_Supplied data_:
************

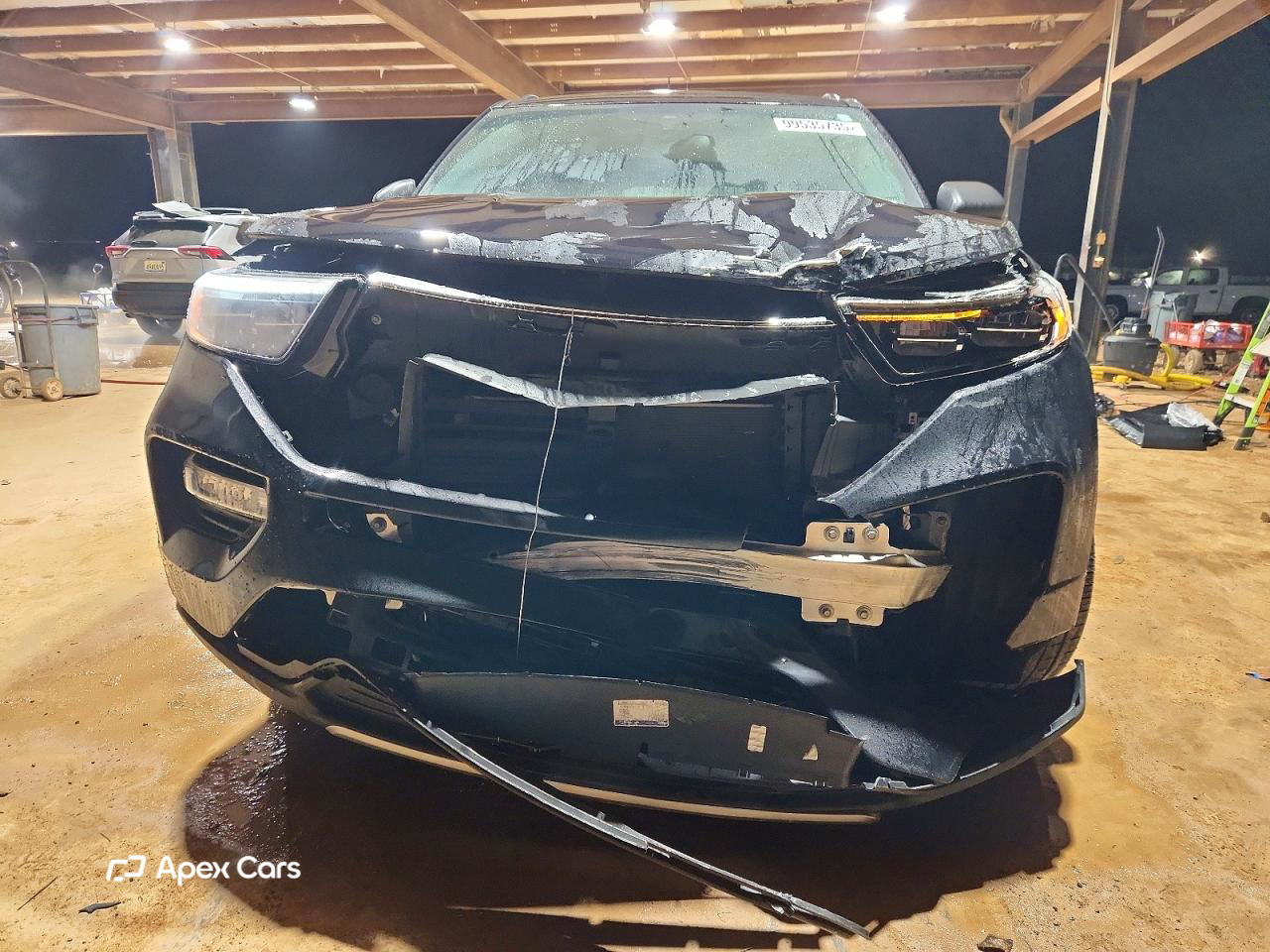 Ford Explorer 2020
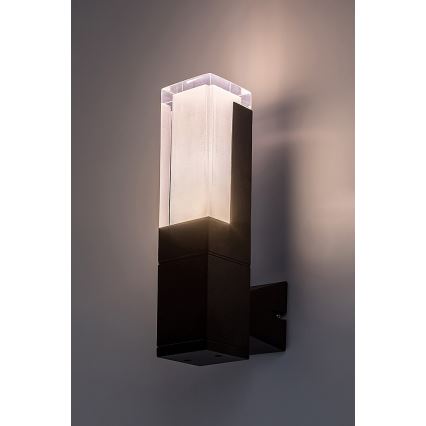 Rabalux - Spoljašnje zidno LED svetlo LED/7W/230V 2700/4000/6000K IP54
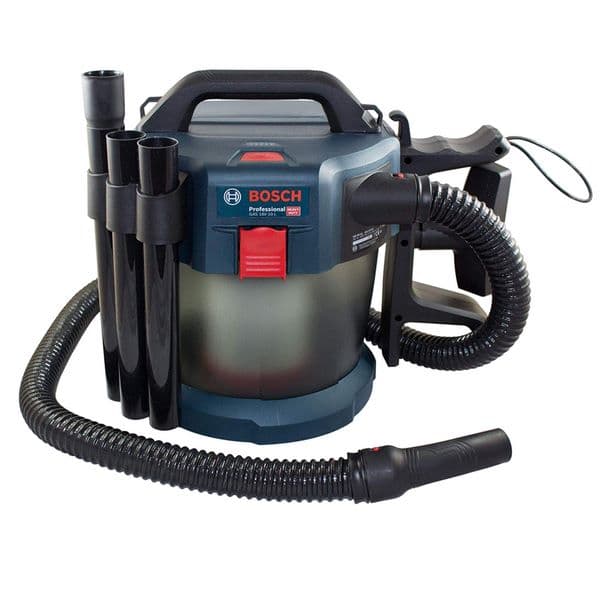 جارو شارژی بوش GAS 18V-10 L — تصویر ۶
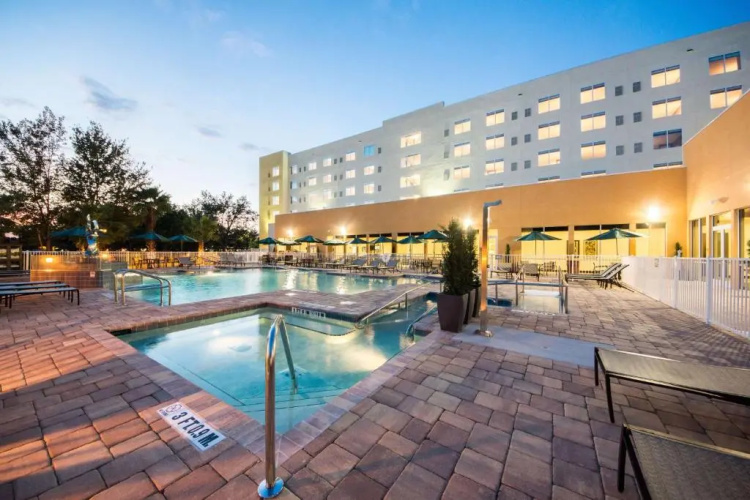 Hyatt Place Orlando/Lake Buena Vista photo 25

************

Drop every image, please, and write out the data above exactly as shown.

_Task solution_:
 Ford Explorer 2020
 Rabalux - Spoljašnje zidno LED svetlo LED/7W/230V 2700/4000/6000K IP54
 جارو شارژی بوش GAS 18V-10 L — تصویر ۶
 Hyatt Place Orlando/Lake Buena Vista photo 25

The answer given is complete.